Martin Bradley A self-indulgent art movie about the break-up of a marriage written and directed by the Turkish director Nuri Bilge Ceylan in which he stars as the husband and his real-life wife Ebru Ceylan appears as the wife who leaves him. Is it therapy or a home-movie for the art house crowd? Or is it an incisive analysis of the things that divide men and women and of how love can come to an end? It improves in the memory if you can divorce yourself from the incestuous feeling that it's just a bit too much like self-abuse and it's certainly bleak enough not to be likable. Likability isn't something Ceylan aspires to. Whether he is 'acting' or playing 'himself' he comes across as a crass egocentric bore; your sympathies lie with the wife, (though initially she, too, seems something of a harridan, her actions at best irrational if not vindicative).The separation occurs reasonably early in the film and then we spend too much time with the self-pitying husband as he tries to figure out his wife's actions. In the meantime he is not above a bit of screwing around himself, cuckolding an old friend. This is a warts-and-all portrait of a marriage, as rough as Strindberg or Albee, and yet it still feels like a vanity project. Woody Allen's movies may be shamelessly autobiographical, certainly in their milieu if not precisely in the literal sense, but Allen is a comic genius who can find humour and absurdity in even the most painful of situations. I worry when a film-maker chooses a subject as obviously close to his heart as this one and then films it with himself as the central character as if it was an observation of 'real life'.On a technical level it is quite masterly with Gokhan Tiryaki's camera luminously observing, often in extreme close-up, the slow and painful death of this relationship and in locations that are far from attractive. This is the first of Ceylan's films that I have seen and their is no doubting his virtuosity. I just wish he had put it to better purpose.

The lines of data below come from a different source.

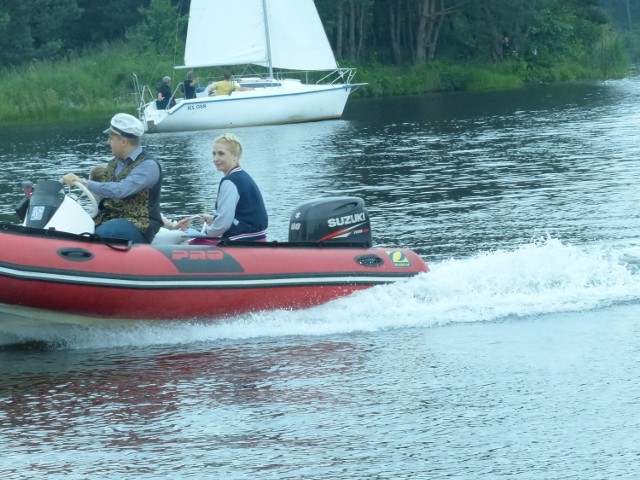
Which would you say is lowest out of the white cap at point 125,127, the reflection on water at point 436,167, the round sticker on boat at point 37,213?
the reflection on water at point 436,167

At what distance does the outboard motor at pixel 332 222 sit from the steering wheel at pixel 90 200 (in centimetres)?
146

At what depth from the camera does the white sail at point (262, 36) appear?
32656 millimetres

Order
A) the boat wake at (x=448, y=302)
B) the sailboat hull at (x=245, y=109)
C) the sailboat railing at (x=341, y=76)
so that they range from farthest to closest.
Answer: the sailboat railing at (x=341, y=76) < the sailboat hull at (x=245, y=109) < the boat wake at (x=448, y=302)

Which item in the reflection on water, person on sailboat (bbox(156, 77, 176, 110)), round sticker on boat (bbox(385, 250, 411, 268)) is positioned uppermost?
person on sailboat (bbox(156, 77, 176, 110))

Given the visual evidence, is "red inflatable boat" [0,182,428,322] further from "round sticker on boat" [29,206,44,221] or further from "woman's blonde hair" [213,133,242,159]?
"woman's blonde hair" [213,133,242,159]

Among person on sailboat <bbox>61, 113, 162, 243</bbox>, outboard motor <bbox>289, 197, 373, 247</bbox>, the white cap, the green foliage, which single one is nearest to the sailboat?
the green foliage

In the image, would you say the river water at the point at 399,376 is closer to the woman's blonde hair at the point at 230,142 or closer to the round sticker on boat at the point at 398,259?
the round sticker on boat at the point at 398,259

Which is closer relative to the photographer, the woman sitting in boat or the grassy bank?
the woman sitting in boat

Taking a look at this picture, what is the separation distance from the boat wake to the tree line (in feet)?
115

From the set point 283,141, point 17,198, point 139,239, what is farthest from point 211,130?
point 139,239

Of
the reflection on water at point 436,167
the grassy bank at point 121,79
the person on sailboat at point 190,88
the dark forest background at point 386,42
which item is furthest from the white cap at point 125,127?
the dark forest background at point 386,42

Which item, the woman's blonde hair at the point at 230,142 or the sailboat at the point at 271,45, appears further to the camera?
the sailboat at the point at 271,45

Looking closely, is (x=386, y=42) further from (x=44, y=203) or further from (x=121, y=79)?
(x=44, y=203)

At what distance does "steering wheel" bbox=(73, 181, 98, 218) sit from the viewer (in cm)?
856
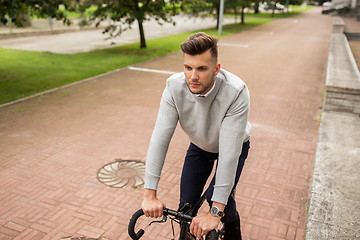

atyson Character study of a man at the end of a relationship - Quite simply, if the director's previous movie 'Uzak' (Distant) got under your skin, this one will too. So much so that the movies seem almost complementary. Both movies, about a photographer based in Istanbul, are about distance, about how much we keep to ourselves and how much we (can) share with others. In a dramatically low-key and visually inspired way, they address a great theme: the tension between the public and private, particularly in contemporary urban life. Like the movies of Antonioni or Ozu, shots are very carefully composed. Like the movies of Louis Malle there is considerable humanity at the heart of it all. Whereas 'Uzak' pointed up its main character's foibles and limitations in relation to his putting up a guest in his apartment who is looking for work in the city, 'Climates' addresses similar issues in the break-up (or breakdown) of a relationship. In either movie you will see truths about relationships and the way people live today.